Let $L: C^\infty(\mathbb{R}) \to C^\infty(\mathbb{R})$ be a linear operator which satisfies:

$L(1) = 0$

$L(x) = 1$

$L(f \cdot g) = f \cdot L(g) + g \cdot L(f)$

Is $L$ necessarily the derivative? Maybe if I throw in some kind of continuity assumption on $L$? If it helps you can throw the "chain rule" into the list of properties.

I can see that $L$ must send any polynomial function to it's derivative. I want to say "just approximate any function by polynomials, and pass to a limit", but I see two complications: First $\mathbb{R}$ is not compact, so such an approximation scheme is not likely to fly. Maybe convolution with smooth cutoff functions could help me here. Even if I could rig up something I am concerned that if polynomials $p_n$ converge to $f$, I may not have $p_n'$ converging to $f'$. My Analysis skills are really not too hot so I would like some help.

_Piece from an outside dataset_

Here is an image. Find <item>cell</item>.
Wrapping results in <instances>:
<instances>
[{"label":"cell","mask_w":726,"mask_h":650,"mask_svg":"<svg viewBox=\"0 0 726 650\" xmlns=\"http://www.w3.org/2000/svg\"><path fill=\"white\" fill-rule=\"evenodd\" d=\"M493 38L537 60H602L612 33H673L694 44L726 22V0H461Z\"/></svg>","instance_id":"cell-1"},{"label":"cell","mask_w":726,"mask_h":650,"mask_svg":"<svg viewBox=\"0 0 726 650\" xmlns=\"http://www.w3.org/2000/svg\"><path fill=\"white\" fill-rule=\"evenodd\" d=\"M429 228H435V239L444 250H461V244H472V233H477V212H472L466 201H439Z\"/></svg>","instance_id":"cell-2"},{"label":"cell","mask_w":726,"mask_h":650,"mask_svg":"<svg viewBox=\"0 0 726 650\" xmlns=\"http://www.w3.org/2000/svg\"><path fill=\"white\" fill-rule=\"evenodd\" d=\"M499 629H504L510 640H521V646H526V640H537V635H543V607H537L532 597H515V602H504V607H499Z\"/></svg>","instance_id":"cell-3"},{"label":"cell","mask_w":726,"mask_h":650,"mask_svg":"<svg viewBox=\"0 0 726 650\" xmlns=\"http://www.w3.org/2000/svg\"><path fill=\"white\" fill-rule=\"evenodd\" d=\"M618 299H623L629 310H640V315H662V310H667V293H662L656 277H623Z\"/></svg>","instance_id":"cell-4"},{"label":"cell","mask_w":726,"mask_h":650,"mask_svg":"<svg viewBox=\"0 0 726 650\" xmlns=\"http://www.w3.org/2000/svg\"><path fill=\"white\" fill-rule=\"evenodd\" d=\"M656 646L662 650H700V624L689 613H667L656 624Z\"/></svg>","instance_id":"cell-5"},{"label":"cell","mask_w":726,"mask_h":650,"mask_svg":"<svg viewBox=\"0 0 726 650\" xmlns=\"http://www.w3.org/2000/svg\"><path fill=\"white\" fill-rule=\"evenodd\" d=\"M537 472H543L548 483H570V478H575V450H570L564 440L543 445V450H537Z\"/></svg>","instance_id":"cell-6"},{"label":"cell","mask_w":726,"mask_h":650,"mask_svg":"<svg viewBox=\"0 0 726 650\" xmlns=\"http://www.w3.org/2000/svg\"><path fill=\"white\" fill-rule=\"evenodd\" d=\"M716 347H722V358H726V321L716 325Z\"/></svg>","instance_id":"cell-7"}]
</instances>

I am interested in this question because it is a slight variant of a characterization given here:

Why do we teach calculus students the derivative as a limit?

I am not sure whether or not those properties characterize the derivative, and they are closely related to mine.

If these properties do not characterize the derivative operator, I would like to see another operator which satisfies these properties. Can you really write one down or do you need the axiom of choice? I feel that any counterexample would have to be very weird.